Они оказались связаны столь тесно, что никаких слов было не нужно. Не до слов и не до объяснений.
– Теперь ты… – проговорил Мэлокайн, чувствуя себя не в силах предотвратить то, что должно сейчас произойти, и закашлялся. У него округлились глаза, но не от удивления – от душащего ужаса.
– Продолжай, – мягко попросила молодая женщина, складывая руки на округлившемся животе. – Продолжай.
– Я… не могу.
– Ты должен.
– Я не могу.
– Продолжай, – это прозвучало уже намного жестче.
– Как же… я смогу? Взвалить на тебя такое бремя? На тебя?
– А разве ты можешь этого не сделать?
– Я…
– Все уже решено. Все уже свершилось. Говори.
– Теперь ты… ликвидатор. – Он помолчал. Прокашлялся. – Но это невозможно.
– Невозможно, но есть.
– Так нельзя.
Они смотрели друг на друга. Они понимали все без слов.
Теперь Мэлокайн и сам чувствовал, как его оставила угнетавшая его тяжесть, к которой он уже почти привык, а теперь ощущал странную легкость, от которой кружилась голова. От наполнившей его легкости немного мутило, и никуда уже больше не тянуло, ничто не требовало его себе без остатка. Мэл привык постоянно быть готовым нестись неизвестно куда, и там, убивая, делиться с вырожденцем кусочком собственной души.
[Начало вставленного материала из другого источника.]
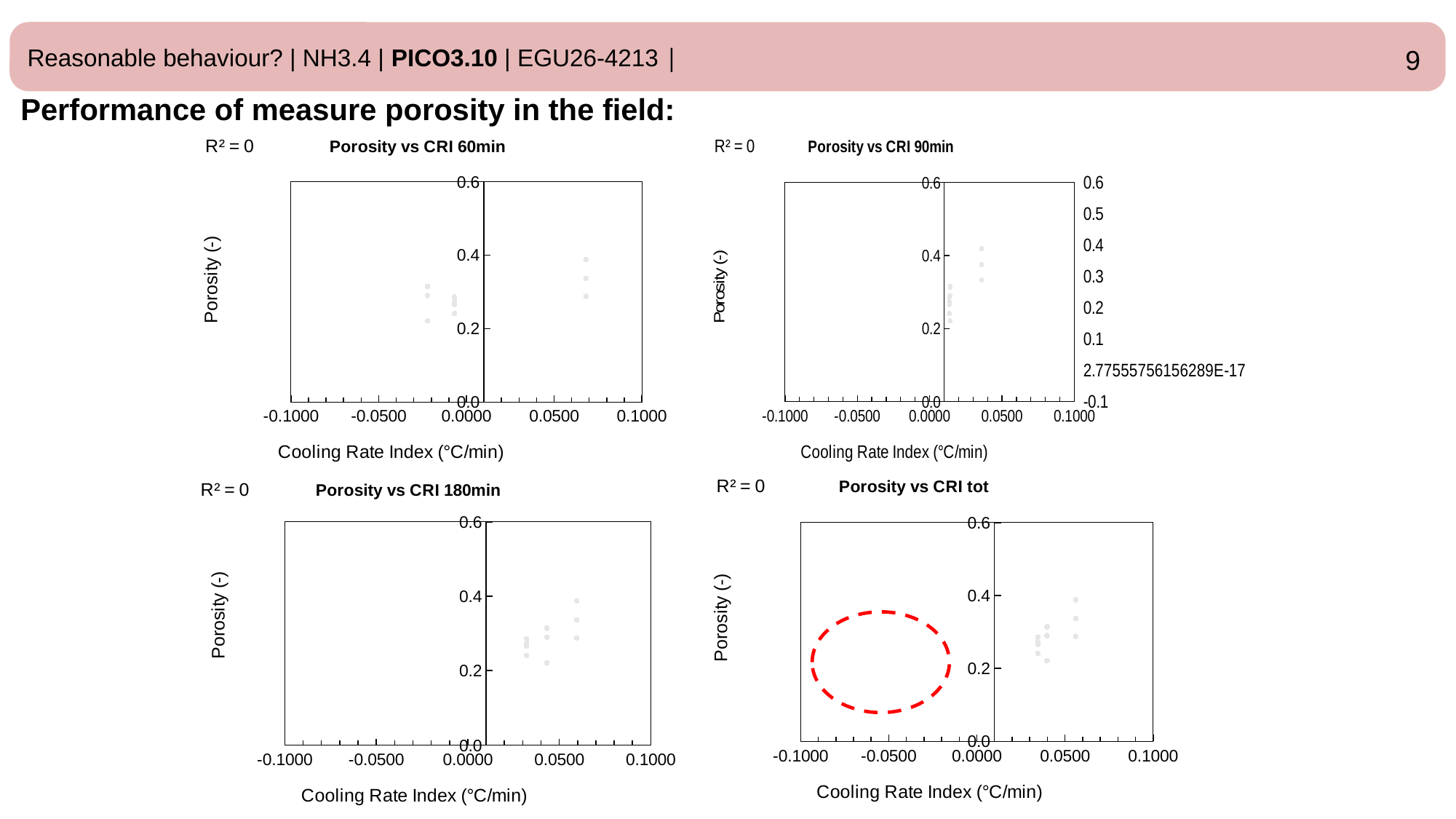
What is the x-axis label of the Porosity vs CRI 180min chart? Cooling Rate Index (°C/min) How many charts are shown on the slide? 4 In the Porosity vs CRI 90min chart, are all plotted porosity values greater or less than 0.6? less What kind of chart is the Porosity vs CRI 60min chart? scatter chart In the Porosity vs CRI tot chart, are all plotted points at a Cooling Rate Index greater or less than 0.0000? greater In the Porosity vs CRI 180min chart, are all plotted porosity values greater or less than 0.1? greater What R² value is printed next to the Porosity vs CRI 90min chart? R² = 0 What is the maximum value shown on the y-axis of the Porosity vs CRI 60min chart? 0.6 What is the title of the bottom-right chart? Porosity vs CRI tot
Но сейчас ничего подобного от него больше не требовалось. Он был свободен.
Но эта свобода его не обрадовала. Вместе с неосознанным облегчением его сердце затопило горе. Он смотрел на дочь, у которой уже был хорошо виден животик, и, хотя понимал, что ни в чем не виноват перед ней, поскольку здесь его воля не играла никакой роли, ему хотелось загрызть себя самого. Или сделать еще что-нибудь. Только б Эмите не пришлось окунуться в то зловонное болото, из которого он только что вылез. Все, что угодно – только не это.
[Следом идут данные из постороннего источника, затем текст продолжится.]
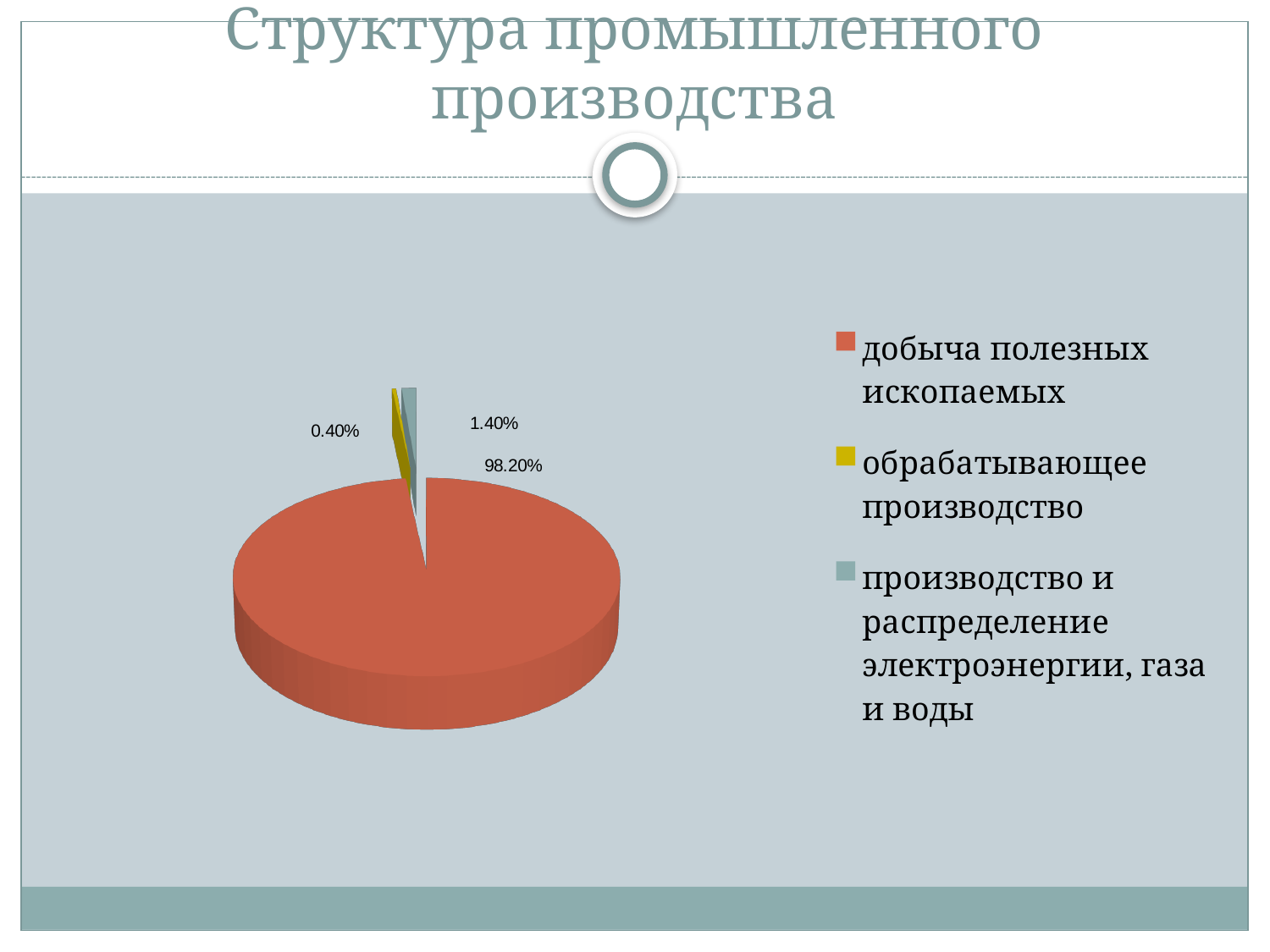
Which category has the largest slice of the pie? добыча полезных ископаемых Which category has the smallest slice of the pie? обрабатывающее производство What share of the pie does "производство и распределение электроэнергии, газа и воды" have? 1.40% What is the difference between the share of "добыча полезных ископаемых" and the share of "производство и распределение электроэнергии, газа и воды"? 96.80% What is the difference between the share of "производство и распределение электроэнергии, газа и воды" and the share of "обрабатывающее производство"? 1.00% What is the title of the slide containing the pie chart? Структура промышленного производства How many categories does the pie chart show? 3 Which is larger: the share of "обрабатывающее производство" or the share of "производство и распределение электроэнергии, газа и воды"? производство и распределение электроэнергии, газа и воды What kind of chart is shown on the slide? pie chart What colour is the slice for "обрабатывающее производство"? yellow What share of the pie does "обрабатывающее производство" have? 0.40% What share of the pie does "добыча полезных ископаемых" have? 98.20%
Отчаяние захлестнуло его с головой, и если он немедленно не предпринял каких-нибудь действий, причем самых бестолковых, то лишь потому, что до конца не поверил в случившееся. Такого не могло быть просто потому, что не могло быть никогда. Ошеломленный, Мэл смотрел в ласковые глаза дочери и молчал. Никакие слова не приходили в голову.
Эмита вдруг улыбнулась с такой нежностью, что ему захотелось завыть.
– Я люблю тебя, папа, – сказала она просто.
Наверное, лучше б ей было этого не говорить. Горло Мэлокайна скрутила такая тоска и ярость, что если б кто-нибудь посторонний появился в поле его зрения, тому бы наверняка не поздоровилось. Перед глазами помутилось, но муть сразу растаяла, и вернулась кристальная ясность восприятия, которая обычно посещала Мэла в критические минуты, в моменты наивысшего напряжения душевных и физических сил. Окружающий мир он воспринимал настолько обостренно, что даже у воздуха в этот миг нашел какой-то вкус.